What does a Twitter link say about the sender?
Does adding “share on Twitter” links come with an obligation to be on Twitter yourself?
Does a Twitter user seeing the bird logo in your email rush online to find your account?
And are they then disappointed if you’re nowhere to be found?
Does a “share on Twitter” link make you look cutting edge? (I actually joked about this in my talking newsletter video.)
[In my case, I put a "share on Twitter" link in my emails even though it hardly gets used. I am active on Twitter and as someone expected to be up-to-date on marketing trends, it doesn't hurt to advertise the fact.]
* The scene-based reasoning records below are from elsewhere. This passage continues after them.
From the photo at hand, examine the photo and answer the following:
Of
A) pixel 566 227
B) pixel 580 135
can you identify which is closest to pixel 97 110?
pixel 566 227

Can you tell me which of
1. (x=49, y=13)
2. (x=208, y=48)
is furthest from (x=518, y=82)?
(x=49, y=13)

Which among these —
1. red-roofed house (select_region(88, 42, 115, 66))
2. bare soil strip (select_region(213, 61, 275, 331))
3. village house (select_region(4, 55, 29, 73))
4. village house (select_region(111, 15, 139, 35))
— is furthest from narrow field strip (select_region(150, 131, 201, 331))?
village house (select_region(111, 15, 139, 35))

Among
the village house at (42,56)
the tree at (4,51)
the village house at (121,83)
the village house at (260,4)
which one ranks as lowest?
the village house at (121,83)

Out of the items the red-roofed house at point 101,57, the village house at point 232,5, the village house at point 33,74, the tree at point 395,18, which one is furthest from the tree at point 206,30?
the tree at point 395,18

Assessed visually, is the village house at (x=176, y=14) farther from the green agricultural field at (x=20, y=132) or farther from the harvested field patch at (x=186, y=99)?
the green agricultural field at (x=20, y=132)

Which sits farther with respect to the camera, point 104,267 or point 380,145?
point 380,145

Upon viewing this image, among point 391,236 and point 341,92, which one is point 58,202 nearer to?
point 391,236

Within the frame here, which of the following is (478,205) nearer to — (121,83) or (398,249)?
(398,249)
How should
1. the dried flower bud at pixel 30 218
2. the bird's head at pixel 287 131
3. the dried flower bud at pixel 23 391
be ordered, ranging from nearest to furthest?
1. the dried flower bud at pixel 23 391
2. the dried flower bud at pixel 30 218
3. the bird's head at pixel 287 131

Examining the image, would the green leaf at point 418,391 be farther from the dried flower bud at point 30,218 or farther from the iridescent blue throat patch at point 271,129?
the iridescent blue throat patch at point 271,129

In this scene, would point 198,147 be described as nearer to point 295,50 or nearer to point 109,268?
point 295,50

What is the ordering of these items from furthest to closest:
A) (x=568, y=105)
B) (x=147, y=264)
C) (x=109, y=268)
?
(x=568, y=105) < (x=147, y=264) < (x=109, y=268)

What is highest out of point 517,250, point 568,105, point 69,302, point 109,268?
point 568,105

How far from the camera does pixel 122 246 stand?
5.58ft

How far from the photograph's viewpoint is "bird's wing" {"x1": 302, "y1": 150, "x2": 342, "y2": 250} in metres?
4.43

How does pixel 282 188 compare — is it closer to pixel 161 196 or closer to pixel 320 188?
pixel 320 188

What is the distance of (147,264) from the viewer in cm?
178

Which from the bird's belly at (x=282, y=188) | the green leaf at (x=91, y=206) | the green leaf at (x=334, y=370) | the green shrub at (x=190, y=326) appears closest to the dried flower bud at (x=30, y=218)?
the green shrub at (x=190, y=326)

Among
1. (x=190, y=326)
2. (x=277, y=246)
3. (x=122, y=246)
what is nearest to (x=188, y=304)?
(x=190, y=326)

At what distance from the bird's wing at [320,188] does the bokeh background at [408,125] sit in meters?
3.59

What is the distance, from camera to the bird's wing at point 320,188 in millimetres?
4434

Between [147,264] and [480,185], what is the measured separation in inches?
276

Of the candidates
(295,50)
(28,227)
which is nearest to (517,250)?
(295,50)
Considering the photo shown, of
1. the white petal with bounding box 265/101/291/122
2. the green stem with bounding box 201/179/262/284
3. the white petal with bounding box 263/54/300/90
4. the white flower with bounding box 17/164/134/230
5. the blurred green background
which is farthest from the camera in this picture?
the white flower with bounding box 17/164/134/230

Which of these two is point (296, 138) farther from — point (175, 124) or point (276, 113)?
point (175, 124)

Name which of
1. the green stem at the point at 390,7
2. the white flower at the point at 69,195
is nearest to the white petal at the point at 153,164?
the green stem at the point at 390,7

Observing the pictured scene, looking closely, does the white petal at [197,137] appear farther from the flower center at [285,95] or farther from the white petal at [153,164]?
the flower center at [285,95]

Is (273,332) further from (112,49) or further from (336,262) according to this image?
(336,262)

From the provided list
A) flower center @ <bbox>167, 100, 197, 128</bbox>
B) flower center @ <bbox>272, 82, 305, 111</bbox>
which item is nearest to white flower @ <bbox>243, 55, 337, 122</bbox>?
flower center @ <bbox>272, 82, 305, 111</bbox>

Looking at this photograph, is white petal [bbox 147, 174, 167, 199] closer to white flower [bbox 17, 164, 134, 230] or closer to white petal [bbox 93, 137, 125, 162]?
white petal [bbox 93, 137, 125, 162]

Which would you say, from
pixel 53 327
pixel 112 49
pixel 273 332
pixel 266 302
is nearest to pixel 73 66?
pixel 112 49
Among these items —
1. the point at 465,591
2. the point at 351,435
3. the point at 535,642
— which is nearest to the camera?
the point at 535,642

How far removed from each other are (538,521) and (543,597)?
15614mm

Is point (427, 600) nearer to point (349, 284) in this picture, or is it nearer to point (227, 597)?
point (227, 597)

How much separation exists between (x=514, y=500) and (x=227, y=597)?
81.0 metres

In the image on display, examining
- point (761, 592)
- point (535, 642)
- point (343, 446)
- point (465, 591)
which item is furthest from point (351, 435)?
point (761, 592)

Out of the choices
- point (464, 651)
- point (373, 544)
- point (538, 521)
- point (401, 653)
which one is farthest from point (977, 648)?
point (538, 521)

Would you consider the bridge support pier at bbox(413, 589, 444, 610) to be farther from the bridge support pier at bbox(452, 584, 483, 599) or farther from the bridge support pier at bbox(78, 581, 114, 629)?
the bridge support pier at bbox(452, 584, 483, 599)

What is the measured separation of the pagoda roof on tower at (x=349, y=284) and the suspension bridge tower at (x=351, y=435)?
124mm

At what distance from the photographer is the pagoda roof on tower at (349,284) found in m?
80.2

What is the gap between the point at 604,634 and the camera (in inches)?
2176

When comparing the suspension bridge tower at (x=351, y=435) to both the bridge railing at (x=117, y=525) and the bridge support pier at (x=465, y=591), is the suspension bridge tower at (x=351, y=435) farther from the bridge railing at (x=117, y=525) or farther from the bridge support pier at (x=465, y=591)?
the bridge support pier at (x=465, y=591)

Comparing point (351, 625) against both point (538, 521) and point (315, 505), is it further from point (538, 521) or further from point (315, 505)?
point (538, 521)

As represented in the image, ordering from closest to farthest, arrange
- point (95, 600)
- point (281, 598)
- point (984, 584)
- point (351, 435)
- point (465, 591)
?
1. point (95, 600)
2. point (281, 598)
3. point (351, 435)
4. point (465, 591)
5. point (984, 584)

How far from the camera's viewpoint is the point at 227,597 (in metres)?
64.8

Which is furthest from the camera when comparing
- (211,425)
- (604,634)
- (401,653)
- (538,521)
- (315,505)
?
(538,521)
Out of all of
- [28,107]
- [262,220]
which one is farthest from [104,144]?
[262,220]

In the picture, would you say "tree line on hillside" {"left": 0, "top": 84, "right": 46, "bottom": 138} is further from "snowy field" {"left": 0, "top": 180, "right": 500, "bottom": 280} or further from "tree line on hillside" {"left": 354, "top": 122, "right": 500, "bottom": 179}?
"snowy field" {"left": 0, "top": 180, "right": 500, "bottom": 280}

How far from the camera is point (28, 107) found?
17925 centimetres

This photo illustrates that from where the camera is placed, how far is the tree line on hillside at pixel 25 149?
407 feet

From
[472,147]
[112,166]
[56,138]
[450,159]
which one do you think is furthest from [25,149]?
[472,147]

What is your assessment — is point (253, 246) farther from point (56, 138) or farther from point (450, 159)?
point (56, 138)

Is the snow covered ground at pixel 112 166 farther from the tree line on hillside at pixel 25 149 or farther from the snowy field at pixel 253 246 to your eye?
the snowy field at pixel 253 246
If it does imply “cutting edge”, is that a good thing for you? Is that bolstering a true image or opening up another gap between expectations and reality?
Does a Twitter link imply that you’re social-media savvy…that you’re happy to engage in online conversations with your readers?
Are you?
How does that look if your sender address is do-not-reply@?
Can you handle your message, content or offer heading out into public space (Twitter) with little control on what people actually say them?
What if the tweets are all negative? Are you able to respond elegantly to criticism? Do you have a plan in place for a Twitter-driven PR disaster?
Do you monitor Twitter to see what happens when people do share your email? Do you have appropriate tracking mechanisms in place?
[At a basic level (which I use), for example, your "share on Twitter" link lets people post up a URL that goes to a unique landing page. Visits starting at that page can then be attributed back to that share link. See here for more explanation.]
What if the email gets a massive positive reaction? Are you setup (on Twitter and elsewhere) to cope with the resultant views, inquiries, leads and even sales if you land a big Twitter hit?
Does the link imply your content is worth tweeting about?
Does it add a touch more psychological value to that email, enhancing people’s perception of your content and offer?
Or does it set an expectation that your content does not actually meet, disappointing the recipient?
Should you be more selective about when you use it, rather than adding the link automatically to every outgoing message?
What about people who don’t use Twitter? Or never heard of it?
Does it make them feel left out or rejected? Does that matter?
Can you collect a recipient data point “uses Twitter” so you can put more prominent calls to Twitter action where you know the recipient is an active twitterer?
So many questions, and not many with answers right now.
I always prefer to provide answers rather than raise new questions. But in all the excitement of searching for social media gold, perhaps exploring the questions is a necessary task as we map out the way to further email success?